HIT CHANNEL EXCLUSIVE INTERVIEW: March 2014. We had the great honour to talk with a great drummer: Bev Bevan. Bev is founding member of The Move and ELO (Electric Light Orchestra). He has also played with Black Sabbath and Paul Weller. The Move will start a UK tour in a few days. An amazing live album, “Live at the Fillmore 1969”, released on February 2012 and it is a must-have for every Move fan. Read below the very interesting things Bev told us:
What fans should expect of the upcoming The Move tour?
They should expect to listen to all the singles we had. In England, we had ten. They will listen to the classic songs like “Flowers In The Rain”, “I Can Hear the Grass Grow”, “Fire Brigade”, “Blackberry Way”, “Night of Fear”, “Tonight”, “Brontosaurus”, “California Man” and some other songs we did way back. We are now rehearsing for these shows. Also, we will do a tribute to Jimi Hendrix. The Move toured a lot with Jimi Hendrix and will do “Hey Joe” as a tribute to Jimi Hendrix (ed: also The Move’s Roy Wood and Trevor Burton sang backing vocals on “You Got Me Floating”, on The Jimi Hendrix Experience’s second album, “Axis: Bold as Love”). Yeah, they are going to listen to a lot of The Move songs.

=======

Exercise tasks:
a: Rewrite the paragraph of the Bev Bevan interview that begins "HIT CHANNEL EXCLUSIVE INTERVIEW" in a shorter form, keeping its main facts.
b: Reproduce the Bev Bevan interview word for word, from "They should expect" up to and including "The Move songs.".
c: Sum up the Bev Bevan interview in two sentences.

Data extract:
=======

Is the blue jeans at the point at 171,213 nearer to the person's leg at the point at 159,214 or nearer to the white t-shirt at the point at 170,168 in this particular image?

=======

Answers to the problems:
a: In March 2014, Hit Channel interviewed drummer Bev Bevan, a founding member of The Move and ELO (Electric Light Orchestra) who has also played with Black Sabbath and Paul Weller. The Move was about to start a UK tour, and its live album "Live at the Fillmore 1969," released in February 2012, is called a must-have for every Move fan.

b:
They should expect to listen to all the singles we had. In England, we had ten. They will listen to the classic songs like “Flowers In The Rain”, “I Can Hear the Grass Grow”, “Fire Brigade”, “Blackberry Way”, “Night of Fear”, “Tonight”, “Brontosaurus”, “California Man” and some other songs we did way back. We are now rehearsing for these shows. Also, we will do a tribute to Jimi Hendrix. The Move toured a lot with Jimi Hendrix and will do “Hey Joe” as a tribute to Jimi Hendrix (ed: also The Move’s Roy Wood and Trevor Burton sang backing vocals on “You Got Me Floating”, on The Jimi Hendrix Experience’s second album, “Axis: Bold as Love”). Yeah, they are going to listen to a lot of The Move songs.

c: In a March 2014 interview, drummer Bev Bevan, a founding member of The Move and ELO, talked about The Move's upcoming UK tour. He said fans will hear all the band's singles, including classics like "Flowers In The Rain" and "Blackberry Way," plus "Hey Joe" as a tribute to Jimi Hendrix, with whom The Move toured a lot.